What the exercise asks
Which lines of the records below contain the string "other", matching case exactly? Pull out each such line and copy it.

Records provided
#####

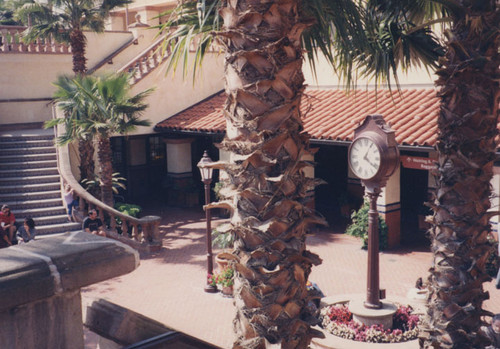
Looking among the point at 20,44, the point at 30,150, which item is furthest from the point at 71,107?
the point at 20,44

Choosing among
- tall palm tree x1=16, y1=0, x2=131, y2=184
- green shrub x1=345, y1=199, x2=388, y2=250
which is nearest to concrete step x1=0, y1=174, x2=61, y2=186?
tall palm tree x1=16, y1=0, x2=131, y2=184

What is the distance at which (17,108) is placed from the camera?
22.1 m

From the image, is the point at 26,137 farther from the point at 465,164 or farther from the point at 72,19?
the point at 465,164

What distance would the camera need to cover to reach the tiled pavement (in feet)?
35.3

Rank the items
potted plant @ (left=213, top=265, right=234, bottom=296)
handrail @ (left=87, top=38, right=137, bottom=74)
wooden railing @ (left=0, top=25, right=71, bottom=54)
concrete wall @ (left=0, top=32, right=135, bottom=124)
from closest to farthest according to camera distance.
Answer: potted plant @ (left=213, top=265, right=234, bottom=296)
wooden railing @ (left=0, top=25, right=71, bottom=54)
concrete wall @ (left=0, top=32, right=135, bottom=124)
handrail @ (left=87, top=38, right=137, bottom=74)

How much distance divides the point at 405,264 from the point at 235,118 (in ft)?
38.6

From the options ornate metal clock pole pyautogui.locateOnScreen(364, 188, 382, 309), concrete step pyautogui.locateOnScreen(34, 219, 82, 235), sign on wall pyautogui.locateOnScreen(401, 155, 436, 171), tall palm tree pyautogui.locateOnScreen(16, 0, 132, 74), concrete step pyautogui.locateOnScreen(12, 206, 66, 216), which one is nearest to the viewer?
ornate metal clock pole pyautogui.locateOnScreen(364, 188, 382, 309)

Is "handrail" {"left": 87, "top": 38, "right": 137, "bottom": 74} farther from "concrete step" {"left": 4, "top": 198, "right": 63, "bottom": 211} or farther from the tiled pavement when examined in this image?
the tiled pavement

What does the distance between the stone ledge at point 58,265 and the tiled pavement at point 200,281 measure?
7409 millimetres

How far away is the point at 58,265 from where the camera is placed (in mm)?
1856

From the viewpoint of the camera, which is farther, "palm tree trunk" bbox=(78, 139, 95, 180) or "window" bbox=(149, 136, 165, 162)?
"window" bbox=(149, 136, 165, 162)

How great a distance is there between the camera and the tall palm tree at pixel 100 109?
15547 millimetres

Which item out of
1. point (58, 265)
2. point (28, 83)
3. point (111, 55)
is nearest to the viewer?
point (58, 265)

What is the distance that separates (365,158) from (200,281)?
5.84 metres
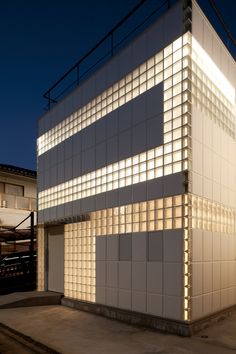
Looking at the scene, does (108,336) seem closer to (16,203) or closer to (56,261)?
(56,261)

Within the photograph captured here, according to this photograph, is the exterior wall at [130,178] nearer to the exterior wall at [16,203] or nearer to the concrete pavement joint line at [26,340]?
the concrete pavement joint line at [26,340]

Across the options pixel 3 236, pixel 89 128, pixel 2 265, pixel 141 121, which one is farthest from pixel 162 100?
pixel 3 236

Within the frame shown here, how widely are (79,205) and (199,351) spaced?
7.11 m

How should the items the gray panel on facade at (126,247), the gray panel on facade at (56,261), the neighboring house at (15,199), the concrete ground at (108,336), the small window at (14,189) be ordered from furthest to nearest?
the small window at (14,189)
the neighboring house at (15,199)
the gray panel on facade at (56,261)
the gray panel on facade at (126,247)
the concrete ground at (108,336)

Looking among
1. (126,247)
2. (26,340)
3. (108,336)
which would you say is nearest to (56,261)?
(126,247)

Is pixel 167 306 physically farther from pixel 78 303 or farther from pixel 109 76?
pixel 109 76

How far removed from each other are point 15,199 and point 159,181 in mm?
17022

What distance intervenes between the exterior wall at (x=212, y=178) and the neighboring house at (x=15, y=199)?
49.7 feet

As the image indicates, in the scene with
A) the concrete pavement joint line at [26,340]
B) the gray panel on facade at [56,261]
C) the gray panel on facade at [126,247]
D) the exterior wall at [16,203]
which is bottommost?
the concrete pavement joint line at [26,340]

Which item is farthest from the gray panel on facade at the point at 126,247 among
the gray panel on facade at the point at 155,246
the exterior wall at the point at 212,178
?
the exterior wall at the point at 212,178

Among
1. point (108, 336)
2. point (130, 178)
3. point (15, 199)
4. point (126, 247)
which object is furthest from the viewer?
point (15, 199)

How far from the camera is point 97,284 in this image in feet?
38.2

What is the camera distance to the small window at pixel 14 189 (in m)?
24.0

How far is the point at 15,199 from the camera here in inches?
957
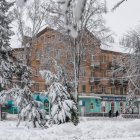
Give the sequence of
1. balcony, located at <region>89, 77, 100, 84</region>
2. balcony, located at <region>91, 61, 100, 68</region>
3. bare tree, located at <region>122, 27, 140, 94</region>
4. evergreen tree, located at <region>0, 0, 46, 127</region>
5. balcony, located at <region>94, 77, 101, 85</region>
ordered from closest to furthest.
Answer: evergreen tree, located at <region>0, 0, 46, 127</region> < bare tree, located at <region>122, 27, 140, 94</region> < balcony, located at <region>91, 61, 100, 68</region> < balcony, located at <region>89, 77, 100, 84</region> < balcony, located at <region>94, 77, 101, 85</region>

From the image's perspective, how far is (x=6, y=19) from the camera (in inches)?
1203

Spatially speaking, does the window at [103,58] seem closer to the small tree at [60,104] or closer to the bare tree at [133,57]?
the bare tree at [133,57]

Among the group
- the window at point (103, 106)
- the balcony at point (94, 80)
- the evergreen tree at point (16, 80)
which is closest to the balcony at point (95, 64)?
the balcony at point (94, 80)

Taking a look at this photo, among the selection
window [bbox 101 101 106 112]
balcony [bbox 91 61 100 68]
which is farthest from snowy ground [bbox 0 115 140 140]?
window [bbox 101 101 106 112]

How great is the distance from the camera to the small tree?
880 inches

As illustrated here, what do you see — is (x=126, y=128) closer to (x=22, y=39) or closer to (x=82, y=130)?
(x=82, y=130)

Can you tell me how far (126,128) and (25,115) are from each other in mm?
7295

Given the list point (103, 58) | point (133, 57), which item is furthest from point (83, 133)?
point (103, 58)

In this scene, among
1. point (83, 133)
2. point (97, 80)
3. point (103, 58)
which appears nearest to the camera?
point (83, 133)

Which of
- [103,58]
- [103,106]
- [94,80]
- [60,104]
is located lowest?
[103,106]

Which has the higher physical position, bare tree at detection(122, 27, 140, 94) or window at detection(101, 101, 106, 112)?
bare tree at detection(122, 27, 140, 94)

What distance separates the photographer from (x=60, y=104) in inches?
899

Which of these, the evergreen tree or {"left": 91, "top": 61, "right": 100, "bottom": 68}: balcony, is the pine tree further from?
the evergreen tree

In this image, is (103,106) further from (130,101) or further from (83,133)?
(83,133)
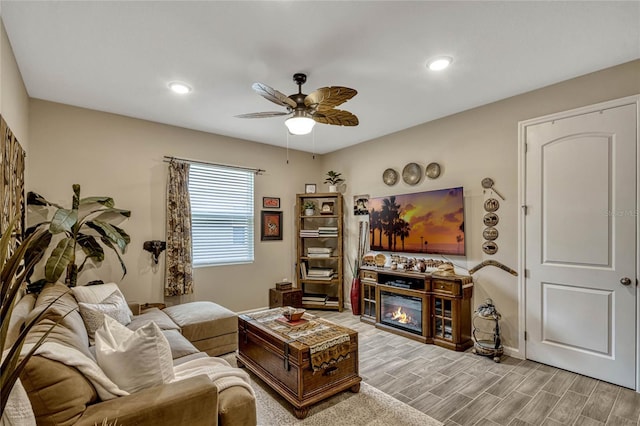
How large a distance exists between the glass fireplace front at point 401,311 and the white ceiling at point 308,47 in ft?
8.12

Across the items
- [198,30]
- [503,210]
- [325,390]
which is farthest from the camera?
[503,210]

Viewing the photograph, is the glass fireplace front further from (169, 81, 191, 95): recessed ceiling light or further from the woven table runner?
(169, 81, 191, 95): recessed ceiling light

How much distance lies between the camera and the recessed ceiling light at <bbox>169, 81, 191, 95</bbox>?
3.02m

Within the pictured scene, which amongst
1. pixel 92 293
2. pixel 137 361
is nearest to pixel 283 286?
pixel 92 293

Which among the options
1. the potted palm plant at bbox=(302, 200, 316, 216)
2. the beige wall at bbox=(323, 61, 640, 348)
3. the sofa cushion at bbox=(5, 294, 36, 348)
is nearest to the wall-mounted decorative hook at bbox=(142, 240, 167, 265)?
the sofa cushion at bbox=(5, 294, 36, 348)

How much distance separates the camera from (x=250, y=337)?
292cm

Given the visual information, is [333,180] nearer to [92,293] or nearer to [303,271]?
[303,271]

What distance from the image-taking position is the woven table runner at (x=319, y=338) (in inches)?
94.3

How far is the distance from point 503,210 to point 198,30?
3.45 m

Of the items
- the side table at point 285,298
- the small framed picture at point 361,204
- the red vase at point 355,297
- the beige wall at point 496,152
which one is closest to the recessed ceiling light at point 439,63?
the beige wall at point 496,152

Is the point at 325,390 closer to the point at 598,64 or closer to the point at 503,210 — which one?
the point at 503,210

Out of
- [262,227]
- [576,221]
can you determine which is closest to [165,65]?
[262,227]

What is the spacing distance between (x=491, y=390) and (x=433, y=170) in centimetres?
259

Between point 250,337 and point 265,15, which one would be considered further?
point 250,337
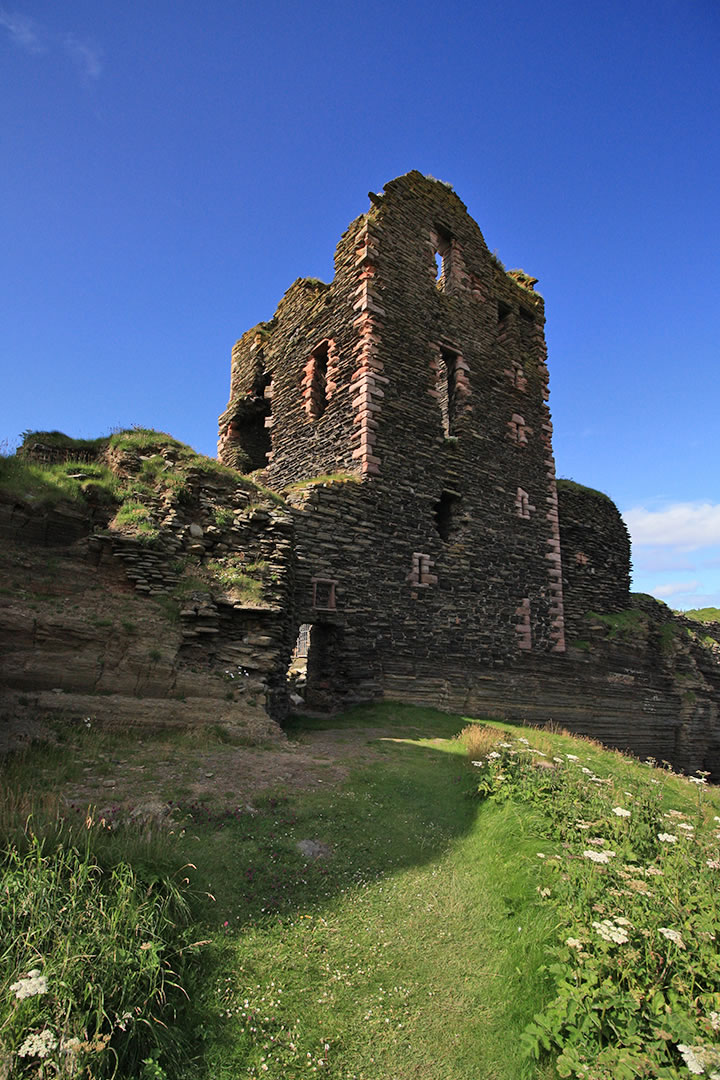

#####

Output for this task
How far removed from each other are point 15,199 and point 159,181 in mm?
Can you tell me how far (126,128) and (25,115) are from each other in mm?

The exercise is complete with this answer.